━━ 学習テキスト
一昨日、みなさんに祈られて、上大岡プロジェクト委員会に行ってきました。上大岡は、横浜に次ぐ副都心で、大勢の人々が、歩いていました。
その、上大岡の駅ビルの中で、多くの人たちが通る、休憩スペースで委員会が行われました。
その後、駅から歩いて5分くらいの、建築予定地で祈祷会が行われました。みんなで、この地に教会が建てあげられ、多くの人々が救われるように、と熱心な祈がささげられました。そして、建築会社の「八木工務店」の社長さんや会社の方々が来られて、かわかみ設計事務所との打ち合わせが行われました。
いよいよ、10月末には、着工されることになりました。名前は、上大岡キリスト教会、保育園の名前は、めぐみ保育園です。この地に教会が建てあげられると、まだ、キリストの福音を知らない多くの人が、どれだけ、福音を聞き、救われることでしょうか。そう考えるだけで、胸がわくわくしてきました。
今日の中心の御言葉は、21節です
「それは、他人の築いた土台の上に建てたりしないためです。「彼のことを告げられていなかった人々が見、/聞かなかった人々が悟るであろう」と書いてあるとおりです。」
━━━━
[情報の活用]:
(1) 上大岡の教会建設についての本文から、「いよいよ、10月末には、着工」で始まり「悟るであろう」と書いてあるとおりです。」」で終わる部分を一字一句そのまま写してください。
(2) 本文の「いよいよ、10月末には、着工されることになりました。」を英語に訳してください。
本文だけを手がかりにしてください。
━━ 素材データ
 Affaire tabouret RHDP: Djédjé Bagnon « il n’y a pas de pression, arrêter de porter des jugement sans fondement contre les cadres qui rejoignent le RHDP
━━━━
[解答一覧]:
(1)
いよいよ、10月末には、着工されることになりました。名前は、上大岡キリスト教会、保育園の名前は、めぐみ保育園です。この地に教会が建てあげられると、まだ、キリストの福音を知らない多くの人が、どれだけ、福音を聞き、救われることでしょうか。そう考えるだけで、胸がわくわくしてきました。
今日の中心の御言葉は、21節です
「それは、他人の築いた土台の上に建てたりしないためです。「彼のことを告げられていなかった人々が見、/聞かなかった人々が悟るであろう」と書いてあるとおりです。」

(2) At last, it has been decided that construction will begin at the end of October.